Reklama.
– Przyglądamy się pracy ministrów na ich półmetku. Na początku stycznia zaproponujemy wraz z kierownictwem partii pewne zmiany – mówił Mateusz Morawiecki. I zaprzeczył doniesieniom o rychłych zmianach w składzie Rady Ministrów. Dalej mówił same nudne ogólniki. Choć przez moment mówił językiem, którego "dobra zmiana" używa rzadko. – Podczas wprowadzenia reform popełnia się błędy. Ja potrafię się do nich przyznać – przekonywał.
Danuta Holecka z rządowych "Wiadomości" ratowała więc sytuację i starała się budować jakiekolwiek napięcie. Co chwila dopytywała premiera Morawieckiego o opinie na temat poczynań "totalnej opozycji". W odpowiedzi szef rządu obwieszczał jednak rzekome własne sukcesy.

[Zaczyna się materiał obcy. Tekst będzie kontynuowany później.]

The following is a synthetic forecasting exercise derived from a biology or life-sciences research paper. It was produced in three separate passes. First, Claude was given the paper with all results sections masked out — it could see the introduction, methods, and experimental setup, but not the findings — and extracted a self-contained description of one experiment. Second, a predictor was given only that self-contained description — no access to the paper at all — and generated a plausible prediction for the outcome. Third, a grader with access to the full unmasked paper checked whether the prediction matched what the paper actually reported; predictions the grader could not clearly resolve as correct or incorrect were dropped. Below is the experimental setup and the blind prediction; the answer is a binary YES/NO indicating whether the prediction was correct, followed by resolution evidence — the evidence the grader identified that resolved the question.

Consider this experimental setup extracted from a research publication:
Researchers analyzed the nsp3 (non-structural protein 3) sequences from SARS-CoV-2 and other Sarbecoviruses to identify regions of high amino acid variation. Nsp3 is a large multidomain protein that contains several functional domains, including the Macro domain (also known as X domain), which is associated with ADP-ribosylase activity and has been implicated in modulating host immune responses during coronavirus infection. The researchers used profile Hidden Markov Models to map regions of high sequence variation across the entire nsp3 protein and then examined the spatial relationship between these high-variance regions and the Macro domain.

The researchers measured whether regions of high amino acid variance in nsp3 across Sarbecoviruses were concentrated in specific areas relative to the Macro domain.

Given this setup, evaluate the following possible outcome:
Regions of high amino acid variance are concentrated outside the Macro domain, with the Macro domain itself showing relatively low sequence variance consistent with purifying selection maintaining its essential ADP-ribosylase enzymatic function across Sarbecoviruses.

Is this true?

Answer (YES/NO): NO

Tak było szczególnie w kontekście rozmowy o Unii Europejskiej. Zdaniem Mateusza Morawieckiego, dzięki jego ostatniej podróży do Brukseli unijni przywódcy zrozumieli stanowisko Polski. – Twarda postawa negocjacyjna na szczycie w Brukseli na pewno się opłaciła – zapewnił nowy premier.